I have implemented a simple Unet model like this:

class Unet(nn.Module):

    def __init__(self):
      super(Unet, self).__init__()

      # Down hill1
      self.conv1 = nn.Conv3d(1, 2, kernel_size=3,  stride=1)
      self.conv2 = nn.Conv3d(2, 2, kernel_size=3,  stride=1)

      # Down hill2
      self.conv3 = nn.Conv3d(2, 4, kernel_size=3,  stride=1)
      self.conv4 = nn.Conv3d(4, 4, kernel_size=3,  stride=1)

      #up hill1
      self.upConv1 = nn.Conv3d(4, 2, kernel_size=3,  stride=1)
      self.upConv2 = nn.Conv3d(2, 2, kernel_size=3,  stride=1)

      #up hill2
      self.upConv3 = nn.Conv3d(2, 1, kernel_size=3, stride=1)
      self.upConv4 = nn.Conv3d(1, 1, kernel_size=3, stride=1)

      self.mp = nn.MaxPool3d(kernel_size=3, stride=2, padding=1)

From this i get the impression that i have 8 sets of weights.
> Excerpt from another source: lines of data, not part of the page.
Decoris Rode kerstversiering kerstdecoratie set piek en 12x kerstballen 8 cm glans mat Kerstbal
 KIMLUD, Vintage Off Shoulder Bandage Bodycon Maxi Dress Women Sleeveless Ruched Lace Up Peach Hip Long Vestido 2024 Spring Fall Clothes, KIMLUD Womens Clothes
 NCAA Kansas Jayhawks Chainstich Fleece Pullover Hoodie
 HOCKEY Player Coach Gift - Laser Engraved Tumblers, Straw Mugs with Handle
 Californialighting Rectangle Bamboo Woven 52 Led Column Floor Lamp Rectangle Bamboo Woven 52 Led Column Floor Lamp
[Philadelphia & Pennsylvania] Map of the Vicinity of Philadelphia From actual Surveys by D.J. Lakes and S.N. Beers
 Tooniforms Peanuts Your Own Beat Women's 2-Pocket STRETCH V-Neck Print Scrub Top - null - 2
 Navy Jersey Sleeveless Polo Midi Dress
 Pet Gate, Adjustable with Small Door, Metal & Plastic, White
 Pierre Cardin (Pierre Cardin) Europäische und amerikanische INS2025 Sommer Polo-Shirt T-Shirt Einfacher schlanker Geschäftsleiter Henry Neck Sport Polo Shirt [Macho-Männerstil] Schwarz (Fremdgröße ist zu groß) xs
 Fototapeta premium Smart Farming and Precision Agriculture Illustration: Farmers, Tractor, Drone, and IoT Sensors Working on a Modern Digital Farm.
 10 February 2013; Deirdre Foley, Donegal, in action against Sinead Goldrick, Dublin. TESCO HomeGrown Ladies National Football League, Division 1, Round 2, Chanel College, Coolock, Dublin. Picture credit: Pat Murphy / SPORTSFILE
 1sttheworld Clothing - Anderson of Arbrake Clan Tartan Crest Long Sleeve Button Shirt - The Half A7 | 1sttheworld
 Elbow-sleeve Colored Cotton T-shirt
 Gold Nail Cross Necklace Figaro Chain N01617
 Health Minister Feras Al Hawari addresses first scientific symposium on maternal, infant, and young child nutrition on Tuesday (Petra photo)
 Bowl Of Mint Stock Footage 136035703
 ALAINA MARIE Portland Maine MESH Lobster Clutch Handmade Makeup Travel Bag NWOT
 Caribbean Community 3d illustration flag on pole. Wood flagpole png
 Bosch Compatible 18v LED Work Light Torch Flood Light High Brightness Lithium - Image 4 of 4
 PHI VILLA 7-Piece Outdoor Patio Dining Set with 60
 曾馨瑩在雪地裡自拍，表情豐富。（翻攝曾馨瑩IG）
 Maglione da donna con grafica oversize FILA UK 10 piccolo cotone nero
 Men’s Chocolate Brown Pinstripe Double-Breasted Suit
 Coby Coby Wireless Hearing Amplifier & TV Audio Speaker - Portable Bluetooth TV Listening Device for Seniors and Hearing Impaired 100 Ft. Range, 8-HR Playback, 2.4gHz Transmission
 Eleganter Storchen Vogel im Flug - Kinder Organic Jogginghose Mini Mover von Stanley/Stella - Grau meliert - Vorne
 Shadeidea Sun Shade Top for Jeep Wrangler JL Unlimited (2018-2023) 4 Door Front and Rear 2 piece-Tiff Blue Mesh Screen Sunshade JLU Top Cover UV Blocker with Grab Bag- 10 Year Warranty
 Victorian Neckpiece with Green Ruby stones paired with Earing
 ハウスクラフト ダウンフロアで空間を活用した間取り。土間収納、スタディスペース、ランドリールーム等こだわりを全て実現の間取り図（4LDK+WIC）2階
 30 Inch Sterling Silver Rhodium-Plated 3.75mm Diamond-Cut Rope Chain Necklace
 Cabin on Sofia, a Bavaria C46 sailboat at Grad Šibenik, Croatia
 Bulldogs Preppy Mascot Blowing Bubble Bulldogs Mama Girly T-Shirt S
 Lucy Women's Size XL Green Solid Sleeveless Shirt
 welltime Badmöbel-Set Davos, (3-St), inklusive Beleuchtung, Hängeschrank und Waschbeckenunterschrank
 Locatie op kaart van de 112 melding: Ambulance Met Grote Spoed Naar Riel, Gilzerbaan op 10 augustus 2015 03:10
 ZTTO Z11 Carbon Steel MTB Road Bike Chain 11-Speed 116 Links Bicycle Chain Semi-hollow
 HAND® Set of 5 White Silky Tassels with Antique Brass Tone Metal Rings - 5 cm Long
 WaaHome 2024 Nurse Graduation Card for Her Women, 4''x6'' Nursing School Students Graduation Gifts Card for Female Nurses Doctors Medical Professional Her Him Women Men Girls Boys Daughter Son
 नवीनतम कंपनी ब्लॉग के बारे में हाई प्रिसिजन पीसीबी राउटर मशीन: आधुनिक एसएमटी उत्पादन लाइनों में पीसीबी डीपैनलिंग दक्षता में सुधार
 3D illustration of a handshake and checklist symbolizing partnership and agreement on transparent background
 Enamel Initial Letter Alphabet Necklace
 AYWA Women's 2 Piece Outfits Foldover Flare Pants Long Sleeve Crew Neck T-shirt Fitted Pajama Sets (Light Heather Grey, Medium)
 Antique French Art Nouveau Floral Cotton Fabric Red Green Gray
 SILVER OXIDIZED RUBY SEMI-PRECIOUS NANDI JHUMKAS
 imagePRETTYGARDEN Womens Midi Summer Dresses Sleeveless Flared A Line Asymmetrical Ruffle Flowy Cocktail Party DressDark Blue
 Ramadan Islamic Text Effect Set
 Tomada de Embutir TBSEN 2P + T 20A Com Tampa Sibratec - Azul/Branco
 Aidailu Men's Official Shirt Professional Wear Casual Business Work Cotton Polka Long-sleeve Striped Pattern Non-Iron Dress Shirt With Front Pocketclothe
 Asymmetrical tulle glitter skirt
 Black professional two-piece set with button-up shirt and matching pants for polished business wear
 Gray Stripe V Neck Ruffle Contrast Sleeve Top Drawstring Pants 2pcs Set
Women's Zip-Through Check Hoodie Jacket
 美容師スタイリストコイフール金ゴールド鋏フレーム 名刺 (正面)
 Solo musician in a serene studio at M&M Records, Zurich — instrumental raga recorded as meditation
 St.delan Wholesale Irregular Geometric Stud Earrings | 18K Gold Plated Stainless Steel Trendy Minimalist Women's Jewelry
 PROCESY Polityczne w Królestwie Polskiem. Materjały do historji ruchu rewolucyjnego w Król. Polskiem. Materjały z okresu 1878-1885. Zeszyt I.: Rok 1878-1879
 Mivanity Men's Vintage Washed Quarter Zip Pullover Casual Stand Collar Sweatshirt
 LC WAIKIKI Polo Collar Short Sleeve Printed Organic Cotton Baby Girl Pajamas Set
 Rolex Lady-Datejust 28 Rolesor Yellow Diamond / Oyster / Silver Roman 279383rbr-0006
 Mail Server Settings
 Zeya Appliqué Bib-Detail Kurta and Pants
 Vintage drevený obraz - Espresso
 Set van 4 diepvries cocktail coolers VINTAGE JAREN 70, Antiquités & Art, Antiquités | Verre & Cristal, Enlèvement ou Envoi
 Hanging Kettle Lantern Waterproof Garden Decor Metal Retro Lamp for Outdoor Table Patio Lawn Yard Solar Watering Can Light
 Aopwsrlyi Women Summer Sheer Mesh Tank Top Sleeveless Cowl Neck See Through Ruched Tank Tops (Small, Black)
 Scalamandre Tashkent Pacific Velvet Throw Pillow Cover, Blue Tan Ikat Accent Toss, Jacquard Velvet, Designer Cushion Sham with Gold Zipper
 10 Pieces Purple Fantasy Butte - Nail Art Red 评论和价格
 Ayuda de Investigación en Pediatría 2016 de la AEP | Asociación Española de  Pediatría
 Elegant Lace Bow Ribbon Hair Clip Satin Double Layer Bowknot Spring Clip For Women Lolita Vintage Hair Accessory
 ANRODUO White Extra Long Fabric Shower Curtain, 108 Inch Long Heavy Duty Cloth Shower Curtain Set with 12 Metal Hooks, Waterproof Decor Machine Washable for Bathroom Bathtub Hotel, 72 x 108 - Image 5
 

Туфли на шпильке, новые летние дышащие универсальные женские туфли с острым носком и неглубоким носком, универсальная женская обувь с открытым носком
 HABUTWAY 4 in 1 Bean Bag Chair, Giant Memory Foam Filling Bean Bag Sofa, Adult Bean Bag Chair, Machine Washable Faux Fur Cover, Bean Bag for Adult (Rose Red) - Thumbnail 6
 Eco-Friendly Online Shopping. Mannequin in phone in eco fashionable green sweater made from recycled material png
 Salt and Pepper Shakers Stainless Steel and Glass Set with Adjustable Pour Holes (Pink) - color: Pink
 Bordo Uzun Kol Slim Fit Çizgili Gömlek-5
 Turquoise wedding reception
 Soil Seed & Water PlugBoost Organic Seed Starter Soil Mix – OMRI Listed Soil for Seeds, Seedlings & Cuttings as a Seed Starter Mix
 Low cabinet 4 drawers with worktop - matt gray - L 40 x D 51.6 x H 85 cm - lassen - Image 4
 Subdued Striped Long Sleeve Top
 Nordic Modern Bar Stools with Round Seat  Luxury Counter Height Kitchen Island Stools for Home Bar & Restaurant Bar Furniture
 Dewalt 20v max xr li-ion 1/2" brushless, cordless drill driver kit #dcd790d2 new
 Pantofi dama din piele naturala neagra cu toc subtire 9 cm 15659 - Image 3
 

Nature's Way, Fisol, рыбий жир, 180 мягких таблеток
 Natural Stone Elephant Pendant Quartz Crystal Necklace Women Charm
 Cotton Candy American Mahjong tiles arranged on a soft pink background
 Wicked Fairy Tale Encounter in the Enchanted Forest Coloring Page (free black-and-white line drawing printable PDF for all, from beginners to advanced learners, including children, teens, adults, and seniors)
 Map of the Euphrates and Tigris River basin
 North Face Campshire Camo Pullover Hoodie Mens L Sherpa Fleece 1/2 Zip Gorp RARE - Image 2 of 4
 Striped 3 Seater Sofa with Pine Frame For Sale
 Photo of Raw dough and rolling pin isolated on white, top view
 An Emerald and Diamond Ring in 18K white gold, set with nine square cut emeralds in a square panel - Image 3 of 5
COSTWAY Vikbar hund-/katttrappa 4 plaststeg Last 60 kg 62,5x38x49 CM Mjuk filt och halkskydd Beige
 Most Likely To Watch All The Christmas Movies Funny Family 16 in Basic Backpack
One set for each conv.

conv1.weight.data
conv2.weight.data
....

The documentation tells me i can update these weights through optim

optimizer = optim.Adam(unet.parameters(), lr=0.1)
pred = unet.forward(x)
loss = MyLossFunction(pred, y)
loss.backward()
optimizer.step()

For some reason i find it hard to believe that it will update all 8 sets of weights correctly using this approach.

Theoretically the weights needs to be optimized through the use of the derivative of the loss function with respect to x. I can’t seem to find any connection between the loss function and the optimizer in that code. So how on earth can the optimizer figure out the derivative? The optimizer only seem to have knowledge about the model parameters and not the loss function.

ptrblck · October 30, 2018, 10:31pm

This is correct! The optimizer does not necessarily need to know more about the model, just which parameters should be optimized using the gradient.
The gradient on the other side will be calculated during the loss.backward() call.
Since the loss was calculated using your input, the model, and the target, the backward call can use all this information to calculate the gradients.
Once these gradients are calculated, the optimizer just needs to update all parameters using its formula.